▶ Exercise objective
Take the data below and copy exactly the lines starting at the one with "or adaptive immunity." and finishing at the one with "come from a", both included.

▶ Input for this task
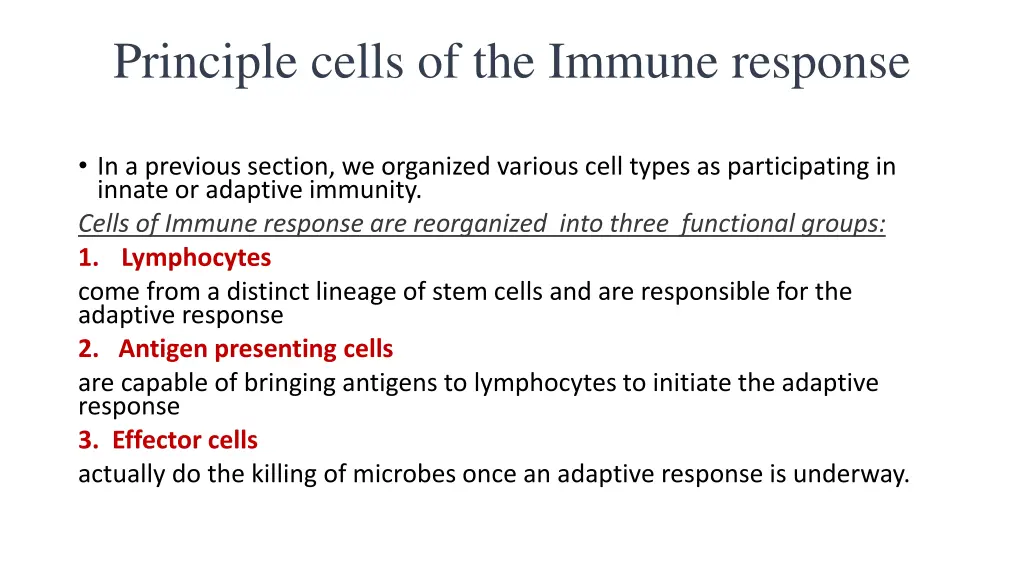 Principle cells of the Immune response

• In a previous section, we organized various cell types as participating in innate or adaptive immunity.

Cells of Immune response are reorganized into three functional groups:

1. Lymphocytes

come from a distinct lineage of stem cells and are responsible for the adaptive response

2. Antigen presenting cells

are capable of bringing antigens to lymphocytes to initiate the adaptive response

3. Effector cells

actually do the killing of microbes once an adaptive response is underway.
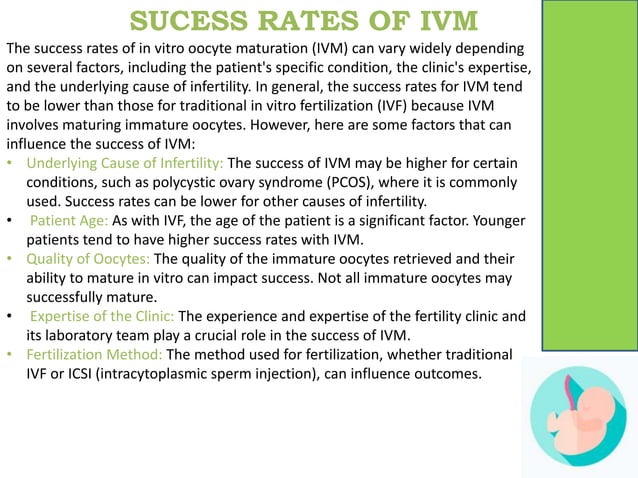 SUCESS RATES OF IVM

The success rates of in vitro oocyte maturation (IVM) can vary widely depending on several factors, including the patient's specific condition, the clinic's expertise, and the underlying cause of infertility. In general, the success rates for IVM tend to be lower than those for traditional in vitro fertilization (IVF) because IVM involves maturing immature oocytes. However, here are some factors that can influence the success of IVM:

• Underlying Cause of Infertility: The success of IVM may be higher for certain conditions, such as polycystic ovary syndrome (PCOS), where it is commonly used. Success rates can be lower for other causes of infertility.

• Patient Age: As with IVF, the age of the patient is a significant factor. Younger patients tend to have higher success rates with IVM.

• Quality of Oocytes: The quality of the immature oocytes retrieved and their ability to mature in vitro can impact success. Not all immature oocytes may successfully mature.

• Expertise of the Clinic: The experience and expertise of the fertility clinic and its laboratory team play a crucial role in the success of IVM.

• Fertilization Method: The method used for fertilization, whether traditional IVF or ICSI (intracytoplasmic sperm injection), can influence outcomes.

...

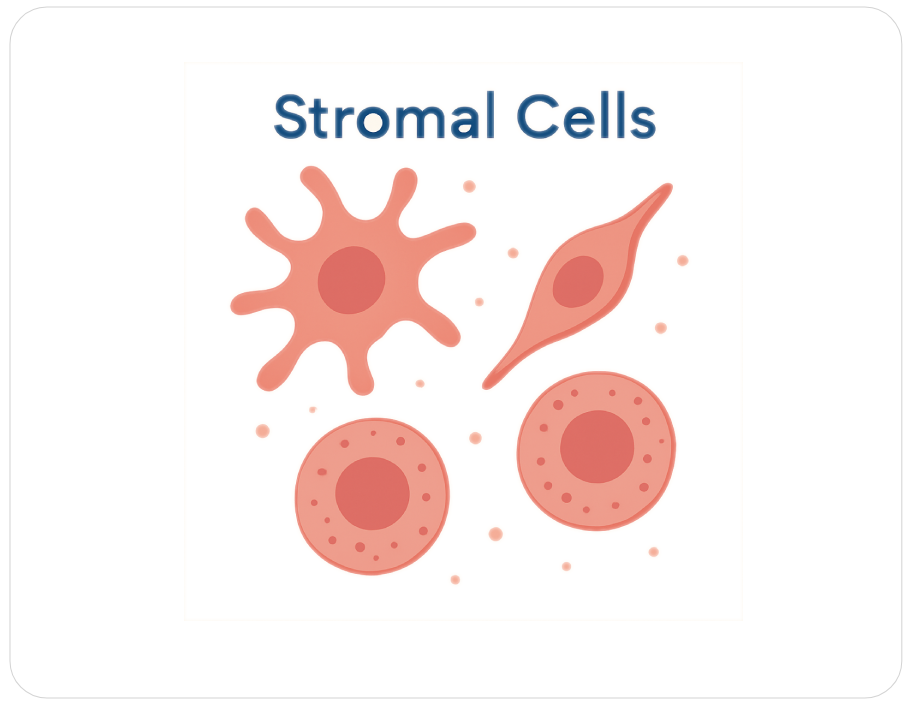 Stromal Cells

▶ Expected output
• In a previous section, we organized various cell types as participating in innate or adaptive immunity.

Cells of Immune response are reorganized into three functional groups:

1. Lymphocytes

come from a distinct lineage of stem cells and are responsible for the adaptive response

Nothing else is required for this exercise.